A few hours on a Mac doesn't make you an expert, says Tom Yager

A couple of columns ago, I introduced you to a friend and lifelong professional Windows user who agreed to let me observe and document her trial run at switching to the Mac. I set her up with a can’t-lose bargain: She would swap her desktop Windows PC for a Core 2 Duo MacBook running OS X Tiger but retain her PC as a Parallels Desktop virtual machine. To switch or not to switch is entirely her decision to make; I’m just watching.

Initially, she lived in her virtualised Windows PC; Tiger merely played host. What started her exploring outside Windows was a simple thing: People often use migration as an opportunity to do some housecleaning and reorganising, and that plays into one of Tiger’s strengths.

She had in mind to break the big repository of PDFs she kept in Windows into neat folders on the Mac. I tossed her a hint about OS X’s Smart Folders, which rapidly organise files based on the content and metadata they have in common.

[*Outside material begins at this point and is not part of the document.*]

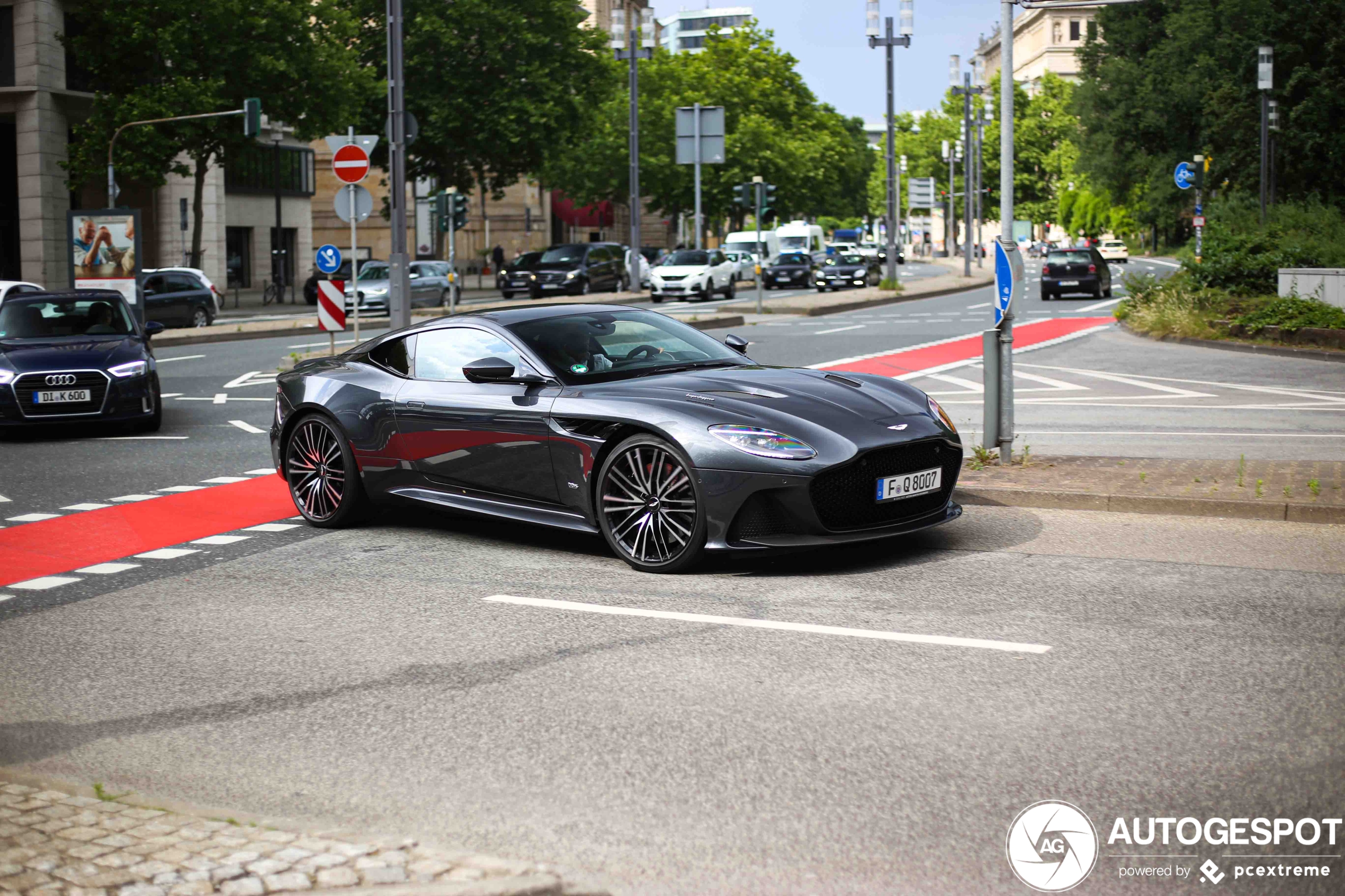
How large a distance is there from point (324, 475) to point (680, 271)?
40.2 meters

She grouped her PDFs based on the names of the authors, information that’s encoded in the document’s metadata when it’s saved. She experimented with different ways of breaking up her image repository based on metadata — by photographer, by model of camera, by resolution — but in the end, she simply sorted them by date. Not the time stamp on the image file, but the date recorded in the image’s metadata.

It went on from there to her discovery of pervasive cross-application drag and drop, then to the realisation that every application had the ability to export and print to PDF.

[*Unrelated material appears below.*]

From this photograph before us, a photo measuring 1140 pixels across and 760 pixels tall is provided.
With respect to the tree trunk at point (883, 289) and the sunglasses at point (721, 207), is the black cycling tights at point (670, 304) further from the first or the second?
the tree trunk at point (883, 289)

She discovered that most graphics files default to opening in the ultrafast Preview app, which is also the system’s PDF viewer. It flips through and searches the multi-thousand-page PDF catalogues she works with as if they were in plain text, and it installs itself as the browser’s embedded PDF viewer, much faster than Acrobat Reader.

It’s relatively easy for an experienced Windows pro to feel cocky after a few successful hours of poking around in Finder, Tiger’s counterpart to Windows Explorer. Humility returns when you start firing up other applications.

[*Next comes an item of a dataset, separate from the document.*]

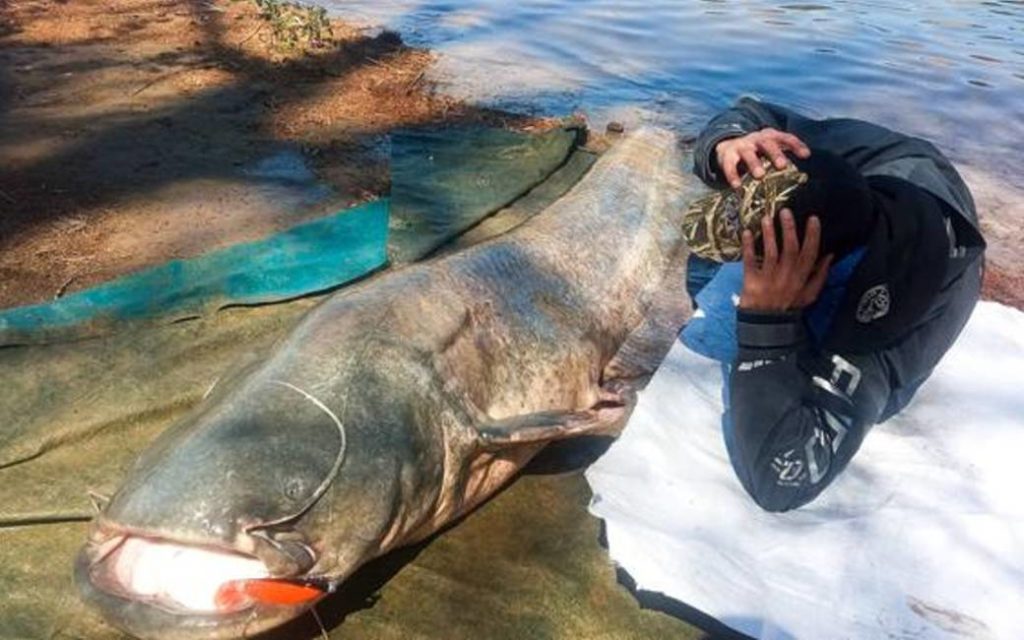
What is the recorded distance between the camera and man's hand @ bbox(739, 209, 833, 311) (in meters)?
2.34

That’s when the Mac seems to stop making sense. In Windows, every document that isn’t nested inside a parent window (Visual Studio is a good example of nested windows) is presented as a separate instance of the application.

Each distinct document has its own window and menu bar, and when you close the last open document, the application exits. In contrast, each document that is opened by a given Mac application is shown in a menuless window. In fact, no windows have menus. They all share one menu bar across the top of the screen, and that menu flips depending on which application has focus (is “on top”). When you close the last document in a given Mac application, the app stays open, but with no visible windows. All you see is the menu. What sense does that make?

She’s getting mired in other aspects of Mac-ness, like the fact that two files with the same extension (such as “.mpg”) can open in two different applications.

And unlike with Windows, when you restore something from the trash, it doesn’t plant itself in its original folder.

These are small conceptual hurdles that she’ll overcome with time, but on each occasion that the Mac “gets in her way” with issues such as these, she heads back to Windows to get her work done.

As it turns out, the problems that I’ve described are nothing compared to the impasse she’s hit now.

She’s discovering that there are things Windows does that the Mac cannot. This story is far from finished.